Once upon a time a good-looking Oxford youth, the son of a carpenter, was taken away from his home city and crowned King of England by an archbishop — properly attended with all due pomp and ceremony by peers of the realm.

Fairy tale? Not at all. Instead, it is the official history of England. The boy’s name was Lambert Simnel and the year was 1487, just two years after Henry VII had defeated Richard III at Bosworth Field — so bringing to an end the turmoil and insecurity of the Wars of the Roses; or so it was hoped.

Lambert — whom some say was as young as ten, others 15 — was the pupil of an Oxford cleric called Richard Symonds who, so history relates, took it into his head to further his career with an audacious trick that rocked Henry’s newly-established reign. He passed the boy off first as the younger of the two princes in the tower (Edward V and his brother Richard, Duke of York), sons of Edward IV, both reputedly murdered by their wicked uncle Richard III; and second as the young Earl of Warwick, son of the Duke of Clarence, brother of Edward IV, who — at least according to Shakespeare — met his end by drowning in a butt of Malmsey. Apparently, the Rev Symonds had no lower a goal in mind for himself than becoming Archbishop of Canterbury. He schooled his pupil, described as “handsome” by contemporary sources, as York; teaching him all the courtly manners necessary, but then changed his mind and made him Edward Plantagenet, Earl of Warwick instead, whom he thought Lambert resembled more closely. He spread a rumour that Warwick had escaped from the Tower.

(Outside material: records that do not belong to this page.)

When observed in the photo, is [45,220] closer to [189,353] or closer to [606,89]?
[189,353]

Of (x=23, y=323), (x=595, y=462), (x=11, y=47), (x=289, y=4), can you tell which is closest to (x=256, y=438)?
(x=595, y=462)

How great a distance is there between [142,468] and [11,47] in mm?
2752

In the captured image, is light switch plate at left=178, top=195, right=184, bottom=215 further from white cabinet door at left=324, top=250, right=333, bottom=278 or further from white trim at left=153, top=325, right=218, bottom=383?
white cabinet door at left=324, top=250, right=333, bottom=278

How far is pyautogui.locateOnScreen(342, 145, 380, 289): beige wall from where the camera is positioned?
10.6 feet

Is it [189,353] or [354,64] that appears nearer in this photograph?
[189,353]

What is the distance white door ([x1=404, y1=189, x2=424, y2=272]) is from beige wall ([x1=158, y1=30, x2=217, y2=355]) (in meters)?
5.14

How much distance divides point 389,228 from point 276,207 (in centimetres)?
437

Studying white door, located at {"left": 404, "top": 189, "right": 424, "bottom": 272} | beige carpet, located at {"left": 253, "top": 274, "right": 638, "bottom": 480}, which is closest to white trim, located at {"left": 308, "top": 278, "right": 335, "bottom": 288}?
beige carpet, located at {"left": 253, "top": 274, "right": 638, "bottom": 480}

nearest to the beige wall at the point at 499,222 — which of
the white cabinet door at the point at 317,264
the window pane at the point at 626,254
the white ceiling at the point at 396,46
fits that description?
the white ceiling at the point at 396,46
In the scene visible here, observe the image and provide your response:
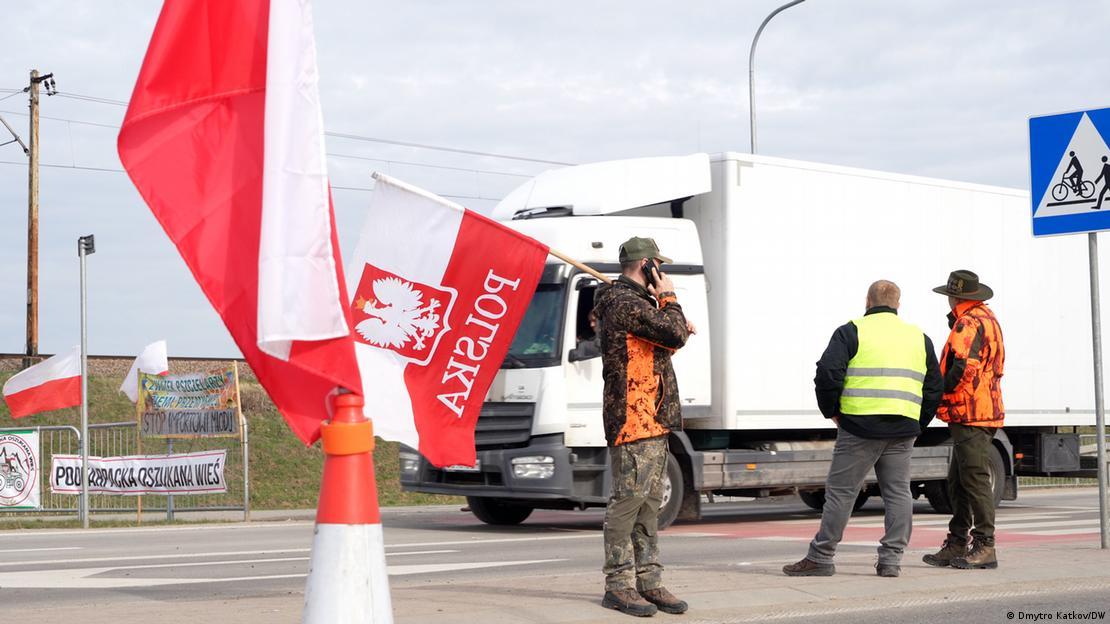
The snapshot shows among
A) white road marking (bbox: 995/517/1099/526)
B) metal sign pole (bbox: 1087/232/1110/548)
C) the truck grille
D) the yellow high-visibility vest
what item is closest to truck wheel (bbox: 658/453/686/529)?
the truck grille

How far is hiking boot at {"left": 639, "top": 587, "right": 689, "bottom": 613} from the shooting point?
728 cm

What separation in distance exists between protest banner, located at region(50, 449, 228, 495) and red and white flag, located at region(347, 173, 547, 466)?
1210cm

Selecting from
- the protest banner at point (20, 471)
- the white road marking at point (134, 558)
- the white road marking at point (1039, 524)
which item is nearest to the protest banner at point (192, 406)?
the protest banner at point (20, 471)

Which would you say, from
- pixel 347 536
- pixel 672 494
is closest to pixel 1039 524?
pixel 672 494

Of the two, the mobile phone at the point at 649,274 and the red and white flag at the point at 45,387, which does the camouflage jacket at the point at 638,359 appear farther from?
the red and white flag at the point at 45,387

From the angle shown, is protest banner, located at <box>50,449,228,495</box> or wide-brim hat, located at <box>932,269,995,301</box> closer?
wide-brim hat, located at <box>932,269,995,301</box>

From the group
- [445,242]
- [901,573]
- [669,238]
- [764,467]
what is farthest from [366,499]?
[764,467]

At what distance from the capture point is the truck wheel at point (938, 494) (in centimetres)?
1791

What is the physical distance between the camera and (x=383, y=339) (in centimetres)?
640

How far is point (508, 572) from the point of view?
33.5 feet

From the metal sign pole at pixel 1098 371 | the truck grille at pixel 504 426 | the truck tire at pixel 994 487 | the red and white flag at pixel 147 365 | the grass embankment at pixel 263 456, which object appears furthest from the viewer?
the grass embankment at pixel 263 456

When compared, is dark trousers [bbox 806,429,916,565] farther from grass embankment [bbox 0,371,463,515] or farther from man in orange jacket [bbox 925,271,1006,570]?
grass embankment [bbox 0,371,463,515]

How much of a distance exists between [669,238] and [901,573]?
20.1 ft

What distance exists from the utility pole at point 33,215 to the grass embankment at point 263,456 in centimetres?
349
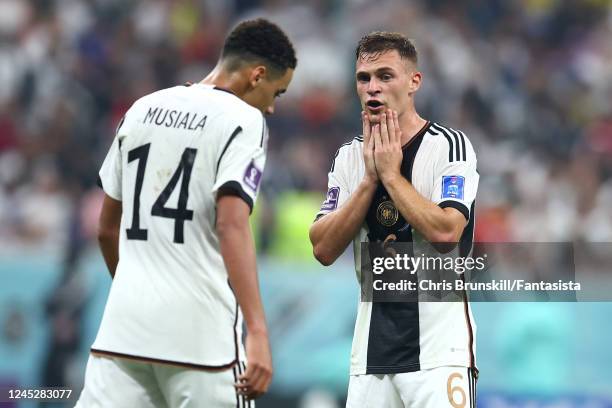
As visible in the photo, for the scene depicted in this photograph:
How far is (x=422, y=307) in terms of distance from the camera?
16.9 feet

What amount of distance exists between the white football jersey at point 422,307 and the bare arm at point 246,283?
1.06 meters

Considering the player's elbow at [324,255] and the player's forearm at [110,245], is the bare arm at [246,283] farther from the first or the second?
the player's elbow at [324,255]

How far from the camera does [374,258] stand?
5.28 m

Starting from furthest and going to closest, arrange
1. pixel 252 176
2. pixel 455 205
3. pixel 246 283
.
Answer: pixel 455 205 → pixel 252 176 → pixel 246 283

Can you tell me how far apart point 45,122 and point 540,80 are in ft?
20.0

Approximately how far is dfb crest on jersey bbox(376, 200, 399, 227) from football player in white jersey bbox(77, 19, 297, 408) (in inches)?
35.2

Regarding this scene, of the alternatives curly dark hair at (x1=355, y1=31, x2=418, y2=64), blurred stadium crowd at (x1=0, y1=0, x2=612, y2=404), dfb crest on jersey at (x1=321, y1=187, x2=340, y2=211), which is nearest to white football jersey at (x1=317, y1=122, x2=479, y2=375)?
dfb crest on jersey at (x1=321, y1=187, x2=340, y2=211)

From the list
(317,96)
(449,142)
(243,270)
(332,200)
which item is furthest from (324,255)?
(317,96)

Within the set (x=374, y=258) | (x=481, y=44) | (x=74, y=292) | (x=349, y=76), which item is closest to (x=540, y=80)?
(x=481, y=44)

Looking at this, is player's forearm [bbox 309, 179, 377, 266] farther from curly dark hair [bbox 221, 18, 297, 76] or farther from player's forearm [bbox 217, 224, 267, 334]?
player's forearm [bbox 217, 224, 267, 334]

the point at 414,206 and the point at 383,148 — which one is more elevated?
the point at 383,148

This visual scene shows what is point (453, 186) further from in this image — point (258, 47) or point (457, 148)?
point (258, 47)

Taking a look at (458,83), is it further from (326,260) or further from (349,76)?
(326,260)

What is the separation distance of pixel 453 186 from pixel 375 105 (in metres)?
0.55
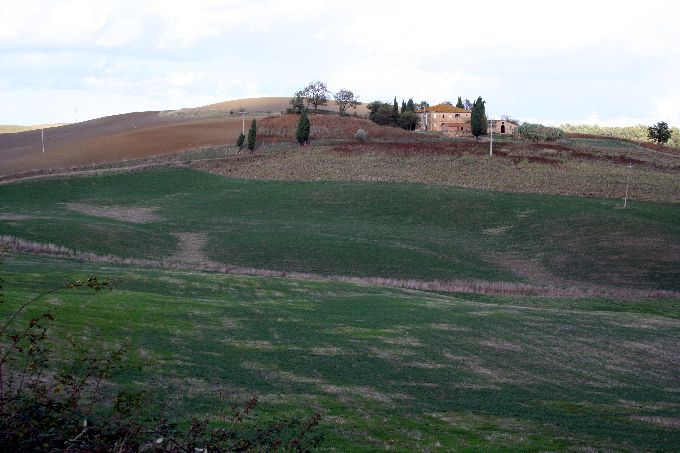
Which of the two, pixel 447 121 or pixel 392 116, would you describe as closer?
pixel 392 116

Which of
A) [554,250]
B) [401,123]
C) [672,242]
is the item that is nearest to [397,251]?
[554,250]

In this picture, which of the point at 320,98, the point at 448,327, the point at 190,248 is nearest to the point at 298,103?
the point at 320,98

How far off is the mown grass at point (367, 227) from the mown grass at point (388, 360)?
17.5 meters

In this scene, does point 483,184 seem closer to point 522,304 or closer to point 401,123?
point 522,304

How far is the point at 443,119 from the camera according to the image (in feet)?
509

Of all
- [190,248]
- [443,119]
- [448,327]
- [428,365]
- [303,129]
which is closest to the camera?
[428,365]

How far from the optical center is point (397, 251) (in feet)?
185

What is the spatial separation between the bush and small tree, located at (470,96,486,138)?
26.0 feet

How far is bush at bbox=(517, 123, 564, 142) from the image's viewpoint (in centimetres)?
12519

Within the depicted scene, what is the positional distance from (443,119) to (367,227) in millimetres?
91097

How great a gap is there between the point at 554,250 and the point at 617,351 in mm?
34591

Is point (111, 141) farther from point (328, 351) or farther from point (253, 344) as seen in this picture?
point (328, 351)

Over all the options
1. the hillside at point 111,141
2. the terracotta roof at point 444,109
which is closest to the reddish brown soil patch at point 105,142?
the hillside at point 111,141

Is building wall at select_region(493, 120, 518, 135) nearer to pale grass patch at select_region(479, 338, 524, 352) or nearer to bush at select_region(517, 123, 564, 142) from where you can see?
bush at select_region(517, 123, 564, 142)
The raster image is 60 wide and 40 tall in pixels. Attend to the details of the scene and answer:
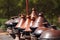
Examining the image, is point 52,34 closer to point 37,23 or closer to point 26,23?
point 37,23

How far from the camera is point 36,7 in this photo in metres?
9.21

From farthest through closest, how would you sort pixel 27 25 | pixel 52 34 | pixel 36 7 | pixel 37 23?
pixel 36 7 < pixel 27 25 < pixel 37 23 < pixel 52 34

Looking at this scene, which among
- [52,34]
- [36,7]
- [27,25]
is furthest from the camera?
[36,7]

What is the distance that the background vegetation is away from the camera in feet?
29.8

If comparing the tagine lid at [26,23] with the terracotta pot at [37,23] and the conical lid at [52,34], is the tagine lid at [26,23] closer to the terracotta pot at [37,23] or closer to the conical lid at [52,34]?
the terracotta pot at [37,23]

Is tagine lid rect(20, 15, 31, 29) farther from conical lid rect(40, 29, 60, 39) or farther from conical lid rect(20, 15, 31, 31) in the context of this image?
conical lid rect(40, 29, 60, 39)

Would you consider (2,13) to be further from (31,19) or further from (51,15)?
(31,19)

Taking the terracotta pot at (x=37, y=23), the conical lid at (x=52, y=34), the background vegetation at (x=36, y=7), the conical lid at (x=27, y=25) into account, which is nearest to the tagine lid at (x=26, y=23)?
the conical lid at (x=27, y=25)

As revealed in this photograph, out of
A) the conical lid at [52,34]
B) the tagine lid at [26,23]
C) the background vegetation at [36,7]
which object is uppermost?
the background vegetation at [36,7]

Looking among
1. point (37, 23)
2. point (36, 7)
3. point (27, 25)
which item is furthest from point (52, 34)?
point (36, 7)

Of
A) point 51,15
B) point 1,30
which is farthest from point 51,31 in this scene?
point 1,30

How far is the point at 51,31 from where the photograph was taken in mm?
2648

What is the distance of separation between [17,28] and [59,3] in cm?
533

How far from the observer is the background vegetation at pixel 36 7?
908 centimetres
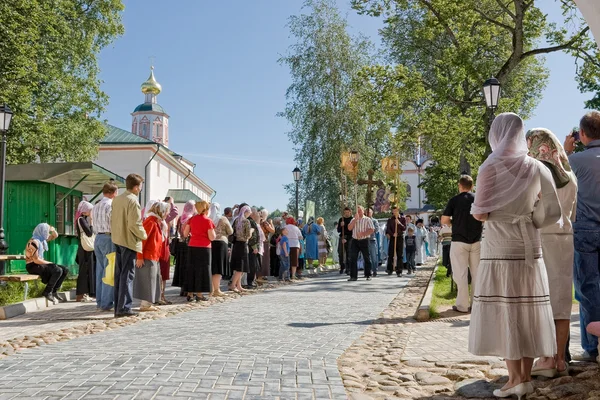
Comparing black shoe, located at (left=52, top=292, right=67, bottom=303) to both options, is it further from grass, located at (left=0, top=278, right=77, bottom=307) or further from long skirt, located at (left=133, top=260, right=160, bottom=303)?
long skirt, located at (left=133, top=260, right=160, bottom=303)

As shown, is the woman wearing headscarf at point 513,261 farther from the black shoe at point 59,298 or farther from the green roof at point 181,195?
the green roof at point 181,195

A likely story, you might think; but it fooled many, particularly in Ireland where Lambert was crowned Edward VI by the Archbishop of Dublin himself. Symonds had taken Lambert to Ireland and presented him to the leader of the Irish Government, the Earl of Kildare, who, bent on furthering any plan in opposition to Henry VII, swallowed the story, hook, line and sinker.

Nor was Kildare the only powerful person to take up the cause of the counterfeit king. The Earl of Lincoln (1462-1487), scion of the ill-fated Royal line of the de la Pole family, who lived at Ewelme and had been designated Richard III’s heir apparent, was another; as was Warwick’s aunt Margaret of York, Duchess of Burgundy, not to mention Viscount Lovell of Minster Lovell.

So successful was the impersonation — despite Henry’s public display of the real Warwick (1475-1499) — that, sadly, it ended in bloodshed at the Battle of Stoke (Nottinghamshire) in June 1487 — which could be described as the last battle of the Wars of the Roses, with Henry representing the red rose of the Lancastrians and Lambert the white one of the Yorkists.

Margaret of Burgundy provided Lincoln with 2,000 German mercenaries to support Lambert. Lincoln also raised an army of about 4,500 in Ireland, and Lovell yet more in England. Most perished — including Lincoln — after John de Vere, 13th Earl of Oxford, led Henry VII’s forward troops against the Yorkists near the village of East Stoke.

Lincoln’s property at Ewelme was confiscated by Henry VII and his family mercilessly murdered wherever they might hide in Europe. The real Warwick was left in the Tower but executed in 1499.

Lovell escaped the bloody battlefield of Stoke. He apparently surfaced in Scotland in 1488, but then disappeared again. In the 18th century, skeletons of a man and a dog were found in a wall cavity at Minster Lovell Hall. The belief then grew that Lord Lovell had hidden there for years, until his servant died; whereupon Lovell and his dog starved.

As for Lambert, the king showed mercy; he gave him a job at court as a scullion and, visiting Oxford the year after Stoke, gave 40 oaks from the Royal forest of Shotover for the roof of the University Church. The Rev Symonds was imprisoned, probably for life. No archbishopric for him.